Question 3 : What is your ‘verb’?

Embracing the paradox of being ‘you’

safak erkol
5 min readFeb 4, 2022

This podcast was one of the highlights of my week, and even more so as it led me to change the question I’d write about. It’s full of nuggets of wisdom and moments of truth — and still open and fun. I would have listened to it just because Esther’s on, anyway.

Esther Perel is one of my saviours in life (yes, my admiration for her is a bit dramatic). She’s a renowned psychotherapist, who has been exploring the tension between the need for security and the need for freedom in human relationships. Walks in Battersea Park where I listened and took notes on her couple therapy sessions “Where shall we begin?” kept me sane back in 2020. Her work has been my harbour on sleepless nights, while I pondered the big questions of all sorts of relationships.

“Where should we begin?” Esther asks, and I’m ready for the session.

After a conflict : “What does this mean? Is this a sign of a battle or a petty argument? Shall I just let it go?”

On a brilliant day: “Is it ever possible to have this day again and again? Am I being too gushy? What’s real here?”

Chatting to a close friend accompanied by a bottle of wine is always the best relief, but I’m always assured I’ll feel better the morning after when I hear Esther’s solid and transforming questions. Her power lies in the moment where I am finally able to articulate what has been nagging me for months with clarity. Even if I avoided facing the question deep down, Esther’s crystallized storytelling on paradoxes of human relationships unlocks me.

Through her enquiry, I acknowledge that quality of our relationships determines the quality of our lives, again and again. It is easy to agree with this advice, but I do not always navigate my life as an embodiment of this view.

Shall we get coffee and head to Battersea? https://thatgirloutdoors.com/battersea-park-walk-river-london/

So when I was listening to Unlocking Us, Brene Brown getting “Esther Perelled” led me to think : What would Safak mean as a verb? Am I at peace with what comes to mind as an answer here?

I associated myself with verbs signifying movement. Travelling from one place to the other, transitioning from one time to the next. Whether it’s running with eagerness or walking with a sense of stillness, constantly on the move or thinking of the next move. Changing routes and plans or dancing to celebrate the arrival at a certain destination. This may sound full of life and energy at first but it’s not great when you find it difficult to pause. The rhythm of the dance starts feeling rushed, the runner is going in circles.

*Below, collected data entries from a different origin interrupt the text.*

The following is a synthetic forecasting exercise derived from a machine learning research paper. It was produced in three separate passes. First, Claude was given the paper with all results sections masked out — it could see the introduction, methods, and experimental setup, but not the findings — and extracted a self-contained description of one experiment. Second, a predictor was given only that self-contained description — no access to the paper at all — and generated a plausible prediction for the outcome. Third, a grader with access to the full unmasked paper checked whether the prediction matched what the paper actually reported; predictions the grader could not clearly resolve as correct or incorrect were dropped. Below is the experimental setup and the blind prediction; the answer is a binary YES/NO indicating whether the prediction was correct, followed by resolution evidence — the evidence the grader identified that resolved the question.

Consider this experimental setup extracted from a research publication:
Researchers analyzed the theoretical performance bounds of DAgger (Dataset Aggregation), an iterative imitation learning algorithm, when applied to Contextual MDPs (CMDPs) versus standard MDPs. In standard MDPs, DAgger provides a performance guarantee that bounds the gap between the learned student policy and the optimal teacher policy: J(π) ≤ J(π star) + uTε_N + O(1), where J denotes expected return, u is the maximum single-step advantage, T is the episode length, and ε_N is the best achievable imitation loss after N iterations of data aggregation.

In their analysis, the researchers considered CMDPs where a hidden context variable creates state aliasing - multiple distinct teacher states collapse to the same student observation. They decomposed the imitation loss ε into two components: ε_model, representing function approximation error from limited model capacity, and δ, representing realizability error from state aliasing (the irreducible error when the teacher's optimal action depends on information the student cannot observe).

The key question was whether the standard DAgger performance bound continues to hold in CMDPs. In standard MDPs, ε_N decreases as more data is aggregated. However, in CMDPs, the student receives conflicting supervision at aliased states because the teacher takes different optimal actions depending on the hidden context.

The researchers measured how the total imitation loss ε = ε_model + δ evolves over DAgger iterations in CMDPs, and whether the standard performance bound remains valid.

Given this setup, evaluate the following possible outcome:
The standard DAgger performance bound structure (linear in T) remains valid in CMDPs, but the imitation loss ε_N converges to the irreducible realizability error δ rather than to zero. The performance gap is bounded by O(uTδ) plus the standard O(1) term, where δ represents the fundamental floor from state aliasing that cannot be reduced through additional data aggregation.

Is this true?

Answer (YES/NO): NO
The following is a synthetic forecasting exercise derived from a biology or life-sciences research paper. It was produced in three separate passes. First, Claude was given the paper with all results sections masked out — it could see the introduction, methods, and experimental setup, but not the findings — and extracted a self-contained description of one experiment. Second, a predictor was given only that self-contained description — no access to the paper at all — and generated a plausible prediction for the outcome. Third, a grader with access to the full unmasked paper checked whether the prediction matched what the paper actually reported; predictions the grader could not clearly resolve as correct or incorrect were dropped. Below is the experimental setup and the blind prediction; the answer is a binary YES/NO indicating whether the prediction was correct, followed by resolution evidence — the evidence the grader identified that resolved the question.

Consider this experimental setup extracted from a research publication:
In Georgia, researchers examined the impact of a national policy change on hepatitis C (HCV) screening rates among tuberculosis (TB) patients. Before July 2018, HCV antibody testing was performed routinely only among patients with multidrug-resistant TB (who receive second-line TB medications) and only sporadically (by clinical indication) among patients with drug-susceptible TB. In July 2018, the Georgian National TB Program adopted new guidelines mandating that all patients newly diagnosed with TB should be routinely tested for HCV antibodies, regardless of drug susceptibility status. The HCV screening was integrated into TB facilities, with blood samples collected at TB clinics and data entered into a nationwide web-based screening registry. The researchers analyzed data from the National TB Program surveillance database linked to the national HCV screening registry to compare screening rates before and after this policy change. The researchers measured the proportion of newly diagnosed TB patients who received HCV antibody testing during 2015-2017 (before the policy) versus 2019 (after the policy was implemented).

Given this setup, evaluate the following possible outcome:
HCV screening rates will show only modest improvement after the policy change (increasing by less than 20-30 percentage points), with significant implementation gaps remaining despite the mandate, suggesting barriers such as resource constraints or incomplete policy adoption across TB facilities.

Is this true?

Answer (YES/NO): NO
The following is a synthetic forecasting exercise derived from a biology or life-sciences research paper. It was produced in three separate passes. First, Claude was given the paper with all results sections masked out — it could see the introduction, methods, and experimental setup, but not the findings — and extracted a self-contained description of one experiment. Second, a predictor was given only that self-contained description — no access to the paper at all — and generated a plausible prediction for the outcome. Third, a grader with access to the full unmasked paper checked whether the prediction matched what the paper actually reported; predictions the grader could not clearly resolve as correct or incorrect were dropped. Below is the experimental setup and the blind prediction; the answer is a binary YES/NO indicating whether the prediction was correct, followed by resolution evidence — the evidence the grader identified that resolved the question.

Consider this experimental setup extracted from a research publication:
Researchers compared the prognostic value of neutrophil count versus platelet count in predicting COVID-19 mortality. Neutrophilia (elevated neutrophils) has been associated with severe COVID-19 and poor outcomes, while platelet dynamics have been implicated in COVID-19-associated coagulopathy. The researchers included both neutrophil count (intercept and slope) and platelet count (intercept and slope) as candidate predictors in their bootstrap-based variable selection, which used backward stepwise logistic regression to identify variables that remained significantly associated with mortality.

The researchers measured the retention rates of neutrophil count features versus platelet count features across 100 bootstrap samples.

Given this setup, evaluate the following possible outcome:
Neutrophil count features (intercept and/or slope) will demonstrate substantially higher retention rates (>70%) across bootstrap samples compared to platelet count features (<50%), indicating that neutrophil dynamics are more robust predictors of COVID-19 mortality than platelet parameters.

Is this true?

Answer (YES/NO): NO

The next association was around connection. I thought of how I found myself in others, how I loved the colorful lines between us getting bolder and brighter as we get close. A verb that corresponds to the warm, fuzzy feeling of minds and hearts meeting. Knowing that some kind of energy is flowing in between and noticing how it nurtures us. The tough reality is, this dreamy world is not always sustainable. And the extremes of such a connections means I sometimes lose myself in the world of the other: I own their stories, their struggles and their identity till it becomes unbearable. You’d guess where that leads. The color palette reflecting my personality is definitely more of sharper reds and brighter tones than hazy green and blue.

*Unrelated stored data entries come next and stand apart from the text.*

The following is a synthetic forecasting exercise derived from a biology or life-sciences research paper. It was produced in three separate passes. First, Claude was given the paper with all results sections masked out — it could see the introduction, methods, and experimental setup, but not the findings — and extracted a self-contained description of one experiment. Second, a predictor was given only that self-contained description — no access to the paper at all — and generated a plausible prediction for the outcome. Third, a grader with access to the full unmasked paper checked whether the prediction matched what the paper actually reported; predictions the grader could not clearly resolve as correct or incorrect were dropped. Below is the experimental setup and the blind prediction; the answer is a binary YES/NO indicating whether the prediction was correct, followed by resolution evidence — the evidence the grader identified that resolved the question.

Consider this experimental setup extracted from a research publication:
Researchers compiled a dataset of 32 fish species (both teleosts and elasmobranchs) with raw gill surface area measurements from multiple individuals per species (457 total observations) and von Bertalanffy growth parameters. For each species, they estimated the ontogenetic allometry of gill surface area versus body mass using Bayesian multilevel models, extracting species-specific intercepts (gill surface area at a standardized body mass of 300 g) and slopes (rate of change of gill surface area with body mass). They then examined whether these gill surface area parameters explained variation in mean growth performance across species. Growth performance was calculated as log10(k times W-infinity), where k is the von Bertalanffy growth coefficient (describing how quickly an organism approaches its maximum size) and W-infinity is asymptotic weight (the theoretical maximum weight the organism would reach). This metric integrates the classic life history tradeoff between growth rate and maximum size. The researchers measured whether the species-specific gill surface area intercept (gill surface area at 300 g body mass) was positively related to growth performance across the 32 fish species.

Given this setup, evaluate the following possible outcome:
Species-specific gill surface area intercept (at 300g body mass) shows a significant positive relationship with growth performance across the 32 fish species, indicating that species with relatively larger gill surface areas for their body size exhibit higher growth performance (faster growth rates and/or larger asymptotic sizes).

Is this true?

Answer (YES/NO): NO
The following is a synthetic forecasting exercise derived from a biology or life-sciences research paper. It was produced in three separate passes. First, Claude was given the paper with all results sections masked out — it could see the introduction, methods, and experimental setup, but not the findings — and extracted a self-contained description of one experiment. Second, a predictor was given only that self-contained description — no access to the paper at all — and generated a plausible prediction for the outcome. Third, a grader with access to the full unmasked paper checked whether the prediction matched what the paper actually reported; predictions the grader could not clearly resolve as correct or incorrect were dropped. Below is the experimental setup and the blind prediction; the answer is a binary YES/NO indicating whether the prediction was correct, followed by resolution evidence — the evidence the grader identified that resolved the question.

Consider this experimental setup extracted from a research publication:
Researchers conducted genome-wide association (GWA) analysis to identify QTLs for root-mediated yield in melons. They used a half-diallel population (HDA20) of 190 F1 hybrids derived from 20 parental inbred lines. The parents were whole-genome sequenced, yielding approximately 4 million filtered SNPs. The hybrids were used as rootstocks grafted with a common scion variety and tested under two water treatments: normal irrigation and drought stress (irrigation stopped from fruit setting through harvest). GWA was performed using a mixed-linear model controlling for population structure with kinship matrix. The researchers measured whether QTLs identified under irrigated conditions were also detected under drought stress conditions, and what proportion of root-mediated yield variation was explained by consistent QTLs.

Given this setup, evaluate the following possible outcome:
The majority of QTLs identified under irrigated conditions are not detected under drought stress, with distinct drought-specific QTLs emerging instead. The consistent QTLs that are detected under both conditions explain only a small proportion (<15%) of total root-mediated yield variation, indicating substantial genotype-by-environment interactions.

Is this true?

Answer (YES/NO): NO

Beyond the initial impression, time and space also changes who I am. I can not recognize the nerdy, obsessive teen or even the 30 year old arriving in London. This is not just about who I became over years though. The change also happens at micro levels: when I step in to a hot room to move into my body, I get to be a yogi for 90 minutes and when I leave the premises, things can quickly get foggy and rainy again. The same pattern repeats depending on who I am with : as the mood, the conversation or even the silence still gets distilled with the person next to me.

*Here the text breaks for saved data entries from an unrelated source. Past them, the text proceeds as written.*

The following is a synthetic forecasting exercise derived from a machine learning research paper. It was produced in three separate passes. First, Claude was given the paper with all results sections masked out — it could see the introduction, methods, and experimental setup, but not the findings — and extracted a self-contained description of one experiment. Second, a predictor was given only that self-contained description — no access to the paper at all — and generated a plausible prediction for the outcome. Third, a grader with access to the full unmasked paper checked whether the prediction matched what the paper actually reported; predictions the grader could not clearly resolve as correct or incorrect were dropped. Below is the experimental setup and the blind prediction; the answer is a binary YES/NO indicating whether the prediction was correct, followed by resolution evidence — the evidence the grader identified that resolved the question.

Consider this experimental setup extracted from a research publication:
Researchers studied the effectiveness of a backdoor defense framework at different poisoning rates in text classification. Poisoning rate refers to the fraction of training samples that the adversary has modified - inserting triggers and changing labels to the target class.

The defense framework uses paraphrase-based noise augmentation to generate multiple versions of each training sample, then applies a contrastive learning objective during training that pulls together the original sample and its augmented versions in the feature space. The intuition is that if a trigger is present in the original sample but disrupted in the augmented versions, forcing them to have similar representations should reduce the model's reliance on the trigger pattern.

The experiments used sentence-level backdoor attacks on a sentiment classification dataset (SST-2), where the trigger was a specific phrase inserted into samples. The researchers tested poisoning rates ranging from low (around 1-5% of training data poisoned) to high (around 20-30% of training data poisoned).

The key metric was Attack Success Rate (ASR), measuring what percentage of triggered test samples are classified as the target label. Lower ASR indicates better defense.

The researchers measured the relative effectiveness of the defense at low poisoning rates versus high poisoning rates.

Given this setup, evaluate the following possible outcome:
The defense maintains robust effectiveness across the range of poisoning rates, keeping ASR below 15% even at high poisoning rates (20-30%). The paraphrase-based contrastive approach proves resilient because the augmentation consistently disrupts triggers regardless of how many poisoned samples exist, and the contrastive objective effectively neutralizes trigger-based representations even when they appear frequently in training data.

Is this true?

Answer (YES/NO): NO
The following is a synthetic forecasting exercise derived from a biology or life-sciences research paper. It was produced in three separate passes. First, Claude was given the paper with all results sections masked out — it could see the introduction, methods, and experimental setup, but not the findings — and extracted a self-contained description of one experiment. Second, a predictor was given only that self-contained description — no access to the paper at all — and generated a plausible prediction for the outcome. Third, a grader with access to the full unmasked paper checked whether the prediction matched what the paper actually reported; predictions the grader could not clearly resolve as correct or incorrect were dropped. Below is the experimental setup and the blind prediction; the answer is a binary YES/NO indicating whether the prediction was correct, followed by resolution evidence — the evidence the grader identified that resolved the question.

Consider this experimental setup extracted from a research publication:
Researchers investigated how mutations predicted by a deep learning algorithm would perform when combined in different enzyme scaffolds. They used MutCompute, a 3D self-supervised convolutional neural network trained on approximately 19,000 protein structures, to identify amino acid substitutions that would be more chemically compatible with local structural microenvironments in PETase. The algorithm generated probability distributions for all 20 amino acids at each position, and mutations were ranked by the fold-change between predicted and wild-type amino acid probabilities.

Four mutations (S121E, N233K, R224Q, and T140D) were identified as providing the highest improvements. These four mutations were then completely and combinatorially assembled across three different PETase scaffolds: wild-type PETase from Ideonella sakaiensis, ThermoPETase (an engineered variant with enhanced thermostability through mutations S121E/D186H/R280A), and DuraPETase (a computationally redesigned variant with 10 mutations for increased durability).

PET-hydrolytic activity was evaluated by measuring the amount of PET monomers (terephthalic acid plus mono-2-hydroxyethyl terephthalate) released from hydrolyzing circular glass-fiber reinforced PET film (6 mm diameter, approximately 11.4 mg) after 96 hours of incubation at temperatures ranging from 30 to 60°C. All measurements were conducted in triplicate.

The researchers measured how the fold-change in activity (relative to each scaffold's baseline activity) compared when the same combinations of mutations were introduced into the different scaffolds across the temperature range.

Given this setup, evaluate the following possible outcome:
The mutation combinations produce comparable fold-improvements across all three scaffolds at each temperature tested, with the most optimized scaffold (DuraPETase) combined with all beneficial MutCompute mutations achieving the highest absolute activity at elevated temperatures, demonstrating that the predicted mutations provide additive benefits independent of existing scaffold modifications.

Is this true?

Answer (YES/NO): NO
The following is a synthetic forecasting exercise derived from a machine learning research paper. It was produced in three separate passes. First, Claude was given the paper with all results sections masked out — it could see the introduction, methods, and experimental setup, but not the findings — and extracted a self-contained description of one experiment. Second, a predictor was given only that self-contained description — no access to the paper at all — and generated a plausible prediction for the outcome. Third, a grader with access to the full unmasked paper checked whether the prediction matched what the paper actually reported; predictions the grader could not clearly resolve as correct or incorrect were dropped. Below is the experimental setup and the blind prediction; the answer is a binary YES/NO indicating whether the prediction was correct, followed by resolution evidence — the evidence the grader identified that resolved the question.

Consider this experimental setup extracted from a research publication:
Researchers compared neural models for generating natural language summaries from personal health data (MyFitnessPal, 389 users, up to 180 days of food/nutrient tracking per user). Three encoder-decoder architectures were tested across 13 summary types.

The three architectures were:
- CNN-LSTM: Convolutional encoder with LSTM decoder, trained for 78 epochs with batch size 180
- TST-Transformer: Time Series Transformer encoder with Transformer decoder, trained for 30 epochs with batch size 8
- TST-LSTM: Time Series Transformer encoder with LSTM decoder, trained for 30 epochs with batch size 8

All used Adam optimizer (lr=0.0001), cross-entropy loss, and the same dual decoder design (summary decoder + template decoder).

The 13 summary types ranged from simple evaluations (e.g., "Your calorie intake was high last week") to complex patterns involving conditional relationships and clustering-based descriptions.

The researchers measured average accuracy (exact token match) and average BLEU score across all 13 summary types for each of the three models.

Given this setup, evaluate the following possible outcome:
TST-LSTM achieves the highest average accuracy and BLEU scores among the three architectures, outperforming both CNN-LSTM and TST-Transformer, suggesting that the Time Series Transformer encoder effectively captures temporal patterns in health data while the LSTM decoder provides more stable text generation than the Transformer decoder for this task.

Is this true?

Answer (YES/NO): YES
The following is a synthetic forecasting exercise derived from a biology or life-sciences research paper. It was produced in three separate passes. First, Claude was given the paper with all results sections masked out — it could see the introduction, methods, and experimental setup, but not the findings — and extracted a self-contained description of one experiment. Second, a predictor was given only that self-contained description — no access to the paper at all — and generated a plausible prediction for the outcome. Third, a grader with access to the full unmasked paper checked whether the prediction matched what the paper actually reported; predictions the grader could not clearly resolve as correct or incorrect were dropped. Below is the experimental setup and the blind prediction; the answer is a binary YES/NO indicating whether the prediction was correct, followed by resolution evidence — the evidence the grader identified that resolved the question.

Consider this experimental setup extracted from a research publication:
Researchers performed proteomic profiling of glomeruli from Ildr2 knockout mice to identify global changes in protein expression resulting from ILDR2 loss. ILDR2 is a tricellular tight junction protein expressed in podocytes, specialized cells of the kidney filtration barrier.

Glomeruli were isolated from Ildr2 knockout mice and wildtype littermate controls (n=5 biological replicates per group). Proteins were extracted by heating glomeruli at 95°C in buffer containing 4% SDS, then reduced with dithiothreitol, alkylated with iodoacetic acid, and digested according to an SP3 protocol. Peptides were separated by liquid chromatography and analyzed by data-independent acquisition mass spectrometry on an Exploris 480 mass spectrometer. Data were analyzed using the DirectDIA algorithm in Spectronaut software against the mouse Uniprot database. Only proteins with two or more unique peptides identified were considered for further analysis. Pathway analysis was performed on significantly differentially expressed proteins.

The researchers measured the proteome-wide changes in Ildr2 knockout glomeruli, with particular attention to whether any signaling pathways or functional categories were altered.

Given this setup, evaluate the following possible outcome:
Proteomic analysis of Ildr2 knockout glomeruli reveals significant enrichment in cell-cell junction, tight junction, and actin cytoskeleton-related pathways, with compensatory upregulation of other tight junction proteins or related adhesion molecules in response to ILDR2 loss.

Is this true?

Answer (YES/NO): NO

None of the above is anything unique to me. We move along a spectrum more or less, going through similar adventures. At the same time, you could also argue that our temperament or our perspective is so different, even the nuances changes the way we live. This makes the question “Who am I?” nearly an impossible one, even if we avoid the philosophical references to the Matrix and the simulation.

‘Embracing the paradox’ is the emerging cliche, which I find truth in here. I am just a human and I am capable of all the things humankind does. I’m no more than a stardust and yet, the whole cosmos is contained inside me.

The paradox : Caught between a cactus and a coconut, stuck between a rock and a hard place.

If you’re reading this, I’d love to hear what you think my verb means — open letter to everyone.

Am I at peace with what ‘being Safak’ means? It’s definitely like a warm hug on easy days. And surprisingly colourful on faster days. Then, when the route gets bumpy or I question my will to continue on the same path, being Safak gets very uncomfortable. For weeks and weeks, it’s a mix of effort, boredom, distraction, connecting the dots or letting go.

What we do with ourselves during such times always fascinates me. I believe no personal coach, no therapy guru can define the options here. We change what we do, when we feel the absolute need and the true desire.

No option is right and wrong, just as your ‘verb’ is what it is on 4th February 2022. This is what we are experiencing now. Can we ease tight shoulders and clenched fists and relax into that? I’m doing this now, join me.